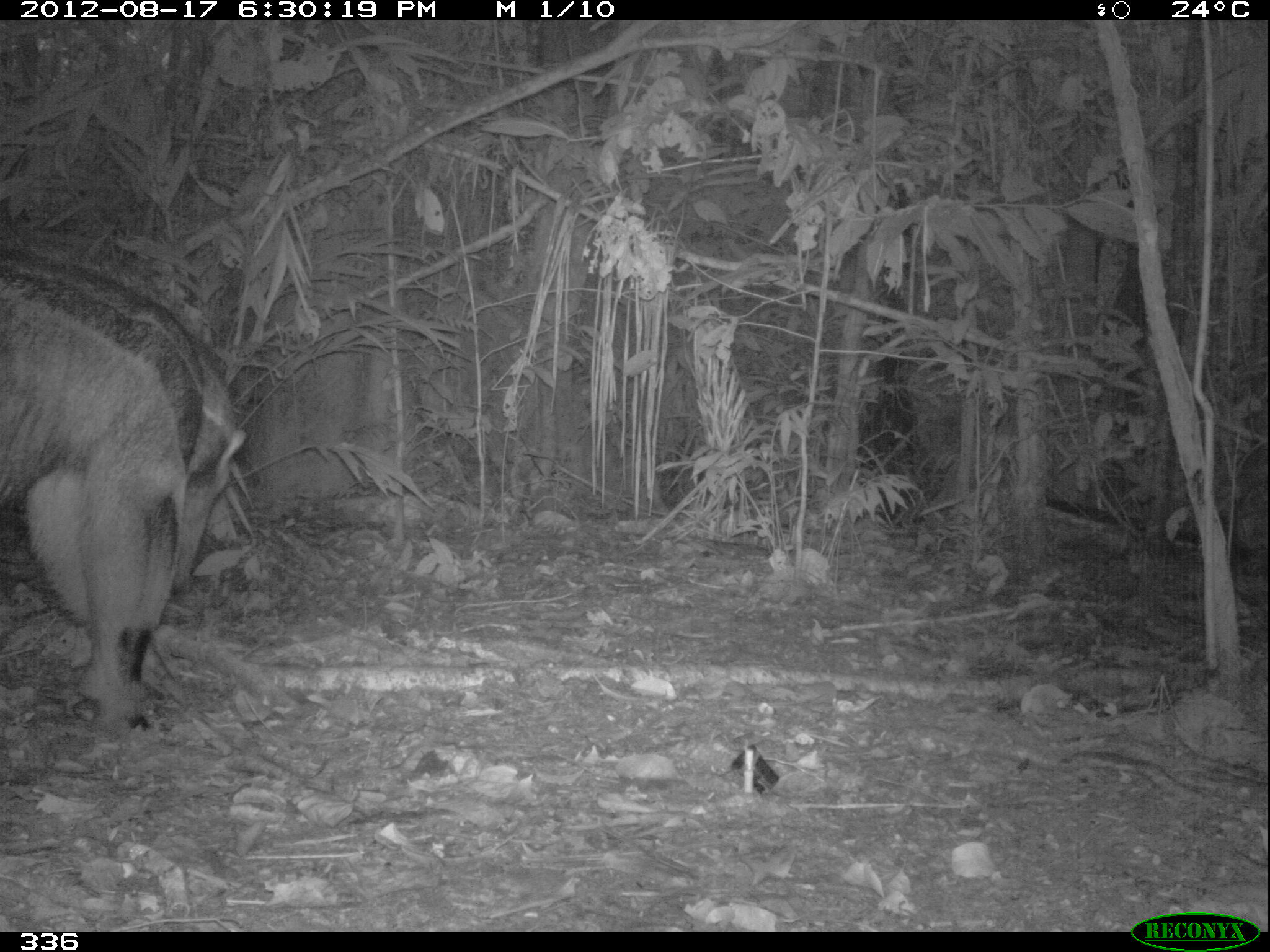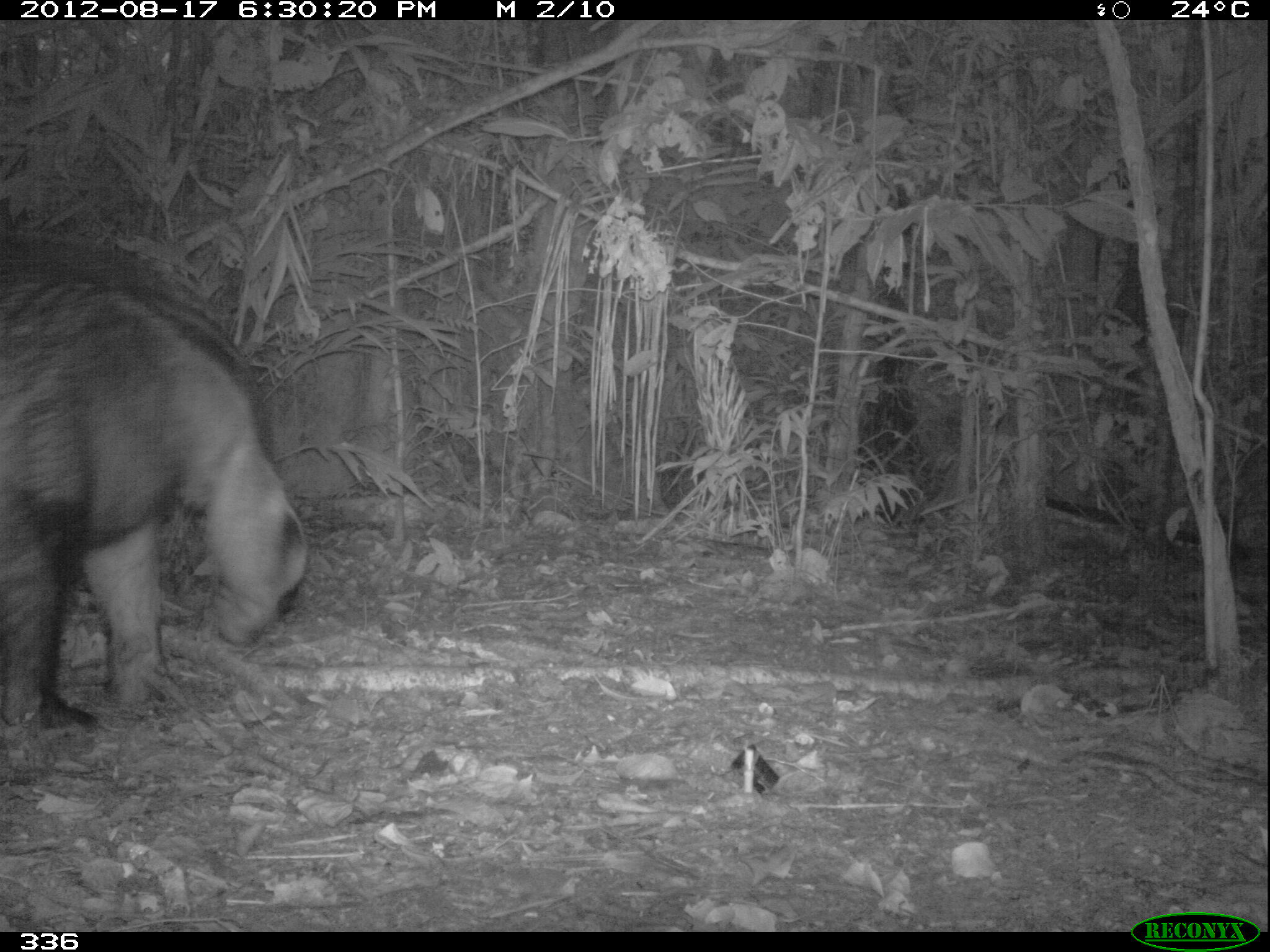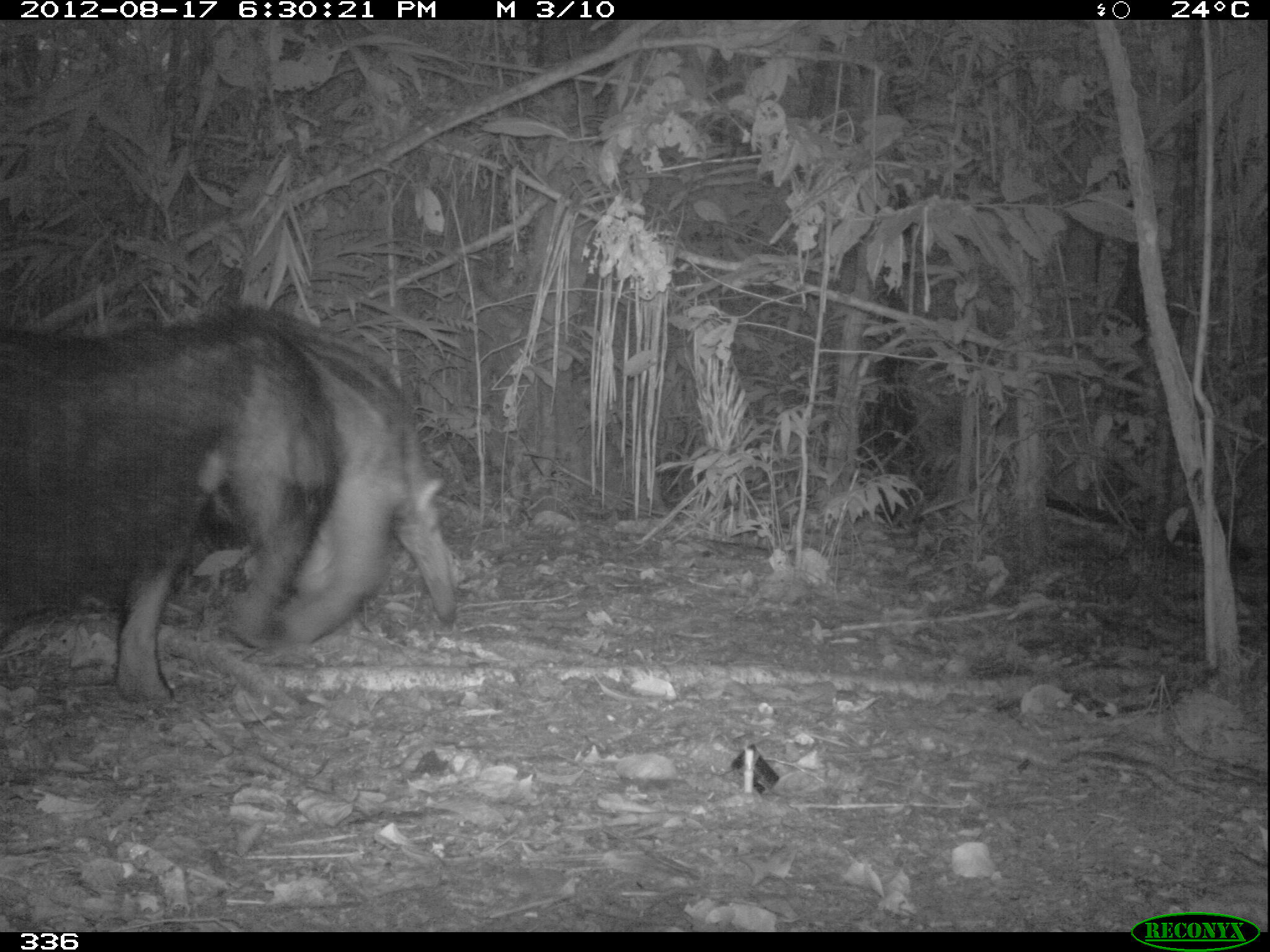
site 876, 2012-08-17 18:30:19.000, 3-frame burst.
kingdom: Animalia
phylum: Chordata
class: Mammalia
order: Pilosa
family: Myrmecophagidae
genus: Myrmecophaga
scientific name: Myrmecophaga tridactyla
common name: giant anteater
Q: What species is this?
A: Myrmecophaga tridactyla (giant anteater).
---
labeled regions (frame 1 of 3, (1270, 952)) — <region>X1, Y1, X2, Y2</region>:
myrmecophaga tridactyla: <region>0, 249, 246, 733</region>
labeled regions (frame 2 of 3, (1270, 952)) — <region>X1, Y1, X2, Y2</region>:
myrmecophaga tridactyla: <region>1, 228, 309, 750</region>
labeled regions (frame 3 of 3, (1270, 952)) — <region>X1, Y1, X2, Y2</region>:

...

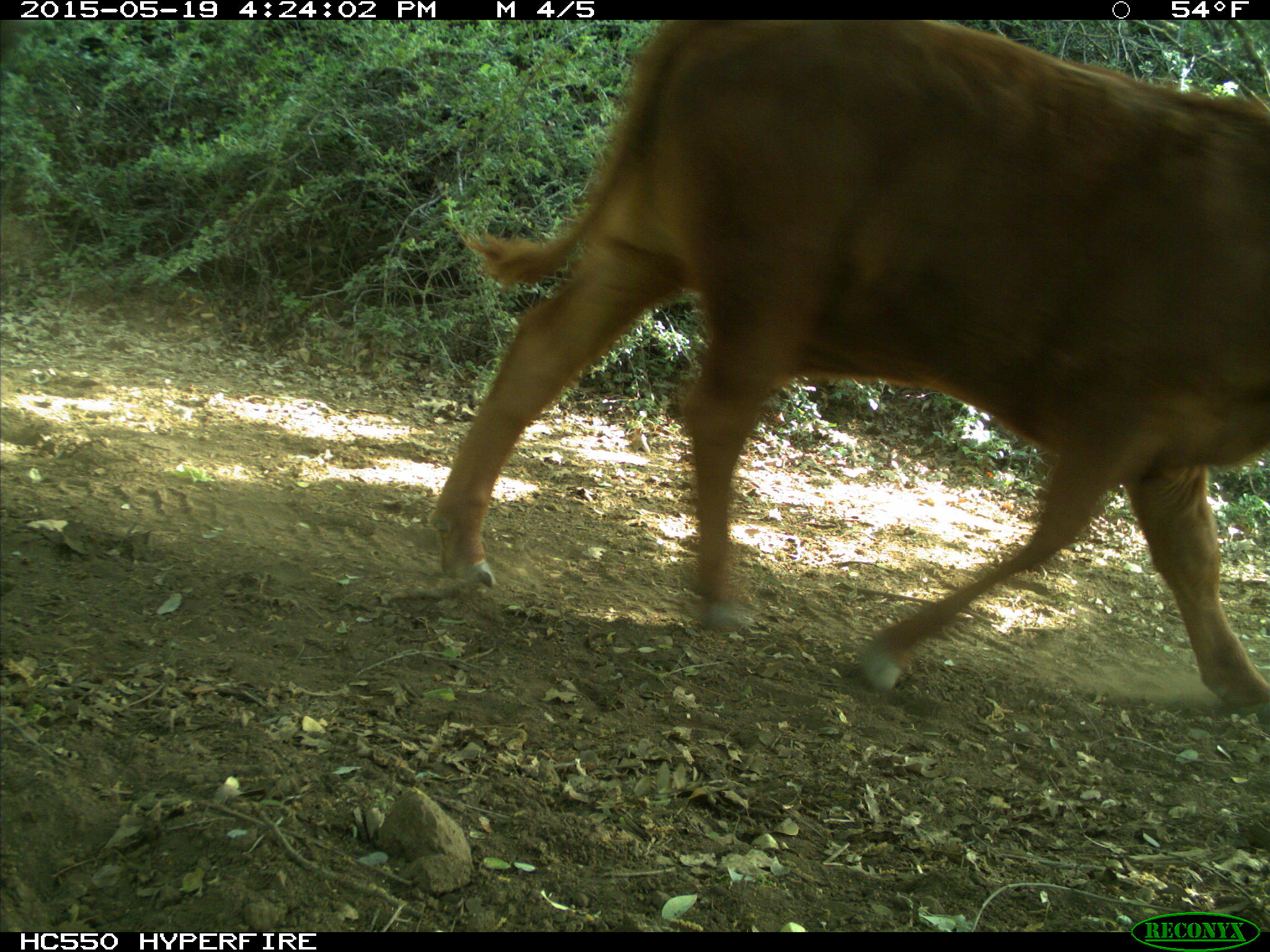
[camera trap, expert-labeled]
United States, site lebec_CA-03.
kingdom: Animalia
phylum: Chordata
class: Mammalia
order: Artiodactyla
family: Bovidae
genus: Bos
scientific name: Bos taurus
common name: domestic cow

**To do:**
From the records above, retype only the lines starting at the line that contains "site 876, 2012-08-17" and ending at the line that contains "labeled regions (frame 3", both included.

**Exercise solution:**
site 876, 2012-08-17 18:30:19.000, 3-frame burst.
kingdom: Animalia
phylum: Chordata
class: Mammalia
order: Pilosa
family: Myrmecophagidae
genus: Myrmecophaga
scientific name: Myrmecophaga tridactyla
common name: giant anteater
Q: What species is this?
A: Myrmecophaga tridactyla (giant anteater).
---
labeled regions (frame 1 of 3, (1270, 952)) — <region>X1, Y1, X2, Y2</region>:
myrmecophaga tridactyla: <region>0, 249, 246, 733</region>
labeled regions (frame 2 of 3, (1270, 952)) — <region>X1, Y1, X2, Y2</region>:
myrmecophaga tridactyla: <region>1, 228, 309, 750</region>
labeled regions (frame 3 of 3, (1270, 952)) — <region>X1, Y1, X2, Y2</region>:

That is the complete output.